● **Action item**:
Please repeat the data in full, character for character.

═══ Supplied records

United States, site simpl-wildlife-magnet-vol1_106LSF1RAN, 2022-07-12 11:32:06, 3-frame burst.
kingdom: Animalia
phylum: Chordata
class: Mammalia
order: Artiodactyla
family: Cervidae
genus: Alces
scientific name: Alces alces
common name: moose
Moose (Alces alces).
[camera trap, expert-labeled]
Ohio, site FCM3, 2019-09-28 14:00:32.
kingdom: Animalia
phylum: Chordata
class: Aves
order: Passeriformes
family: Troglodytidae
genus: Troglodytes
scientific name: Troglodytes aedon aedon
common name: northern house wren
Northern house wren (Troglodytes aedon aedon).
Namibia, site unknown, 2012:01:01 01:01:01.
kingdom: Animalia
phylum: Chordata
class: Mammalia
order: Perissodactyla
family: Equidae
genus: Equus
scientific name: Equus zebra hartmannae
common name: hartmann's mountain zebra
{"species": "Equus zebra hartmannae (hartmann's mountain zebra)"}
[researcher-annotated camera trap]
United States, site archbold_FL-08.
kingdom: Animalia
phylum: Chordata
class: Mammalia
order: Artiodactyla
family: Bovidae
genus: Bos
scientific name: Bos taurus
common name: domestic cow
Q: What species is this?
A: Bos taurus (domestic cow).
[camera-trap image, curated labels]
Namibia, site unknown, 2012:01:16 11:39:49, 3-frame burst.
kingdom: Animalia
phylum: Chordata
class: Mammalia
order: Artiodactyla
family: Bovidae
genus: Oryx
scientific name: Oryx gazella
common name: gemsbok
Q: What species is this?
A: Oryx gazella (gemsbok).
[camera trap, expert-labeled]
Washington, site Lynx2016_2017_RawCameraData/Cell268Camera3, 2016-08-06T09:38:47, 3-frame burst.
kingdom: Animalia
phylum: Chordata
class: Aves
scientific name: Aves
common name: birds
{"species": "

══════

● **Reply**:
United States, site simpl-wildlife-magnet-vol1_106LSF1RAN, 2022-07-12 11:32:06, 3-frame burst.
kingdom: Animalia
phylum: Chordata
class: Mammalia
order: Artiodactyla
family: Cervidae
genus: Alces
scientific name: Alces alces
common name: moose
Moose (Alces alces).
[camera trap, expert-labeled]
Ohio, site FCM3, 2019-09-28 14:00:32.
kingdom: Animalia
phylum: Chordata
class: Aves
order: Passeriformes
family: Troglodytidae
genus: Troglodytes
scientific name: Troglodytes aedon aedon
common name: northern house wren
Northern house wren (Troglodytes aedon aedon).
Namibia, site unknown, 2012:01:01 01:01:01.
kingdom: Animalia
phylum: Chordata
class: Mammalia
order: Perissodactyla
family: Equidae
genus: Equus
scientific name: Equus zebra hartmannae
common name: hartmann's mountain zebra
{"species": "Equus zebra hartmannae (hartmann's mountain zebra)"}
[researcher-annotated camera trap]
United States, site archbold_FL-08.
kingdom: Animalia
phylum: Chordata
class: Mammalia
order: Artiodactyla
family: Bovidae
genus: Bos
scientific name: Bos taurus
common name: domestic cow
Q: What species is this?
A: Bos taurus (domestic cow).
[camera-trap image, curated labels]
Namibia, site unknown, 2012:01:16 11:39:49, 3-frame burst.
kingdom: Animalia
phylum: Chordata
class: Mammalia
order: Artiodactyla
family: Bovidae
genus: Oryx
scientific name: Oryx gazella
common name: gemsbok
Q: What species is this?
A: Oryx gazella (gemsbok).
[camera trap, expert-labeled]
Washington, site Lynx2016_2017_RawCameraData/Cell268Camera3, 2016-08-06T09:38:47, 3-frame burst.
kingdom: Animalia
phylum: Chordata
class: Aves
scientific name: Aves
common name: birds
{"species": "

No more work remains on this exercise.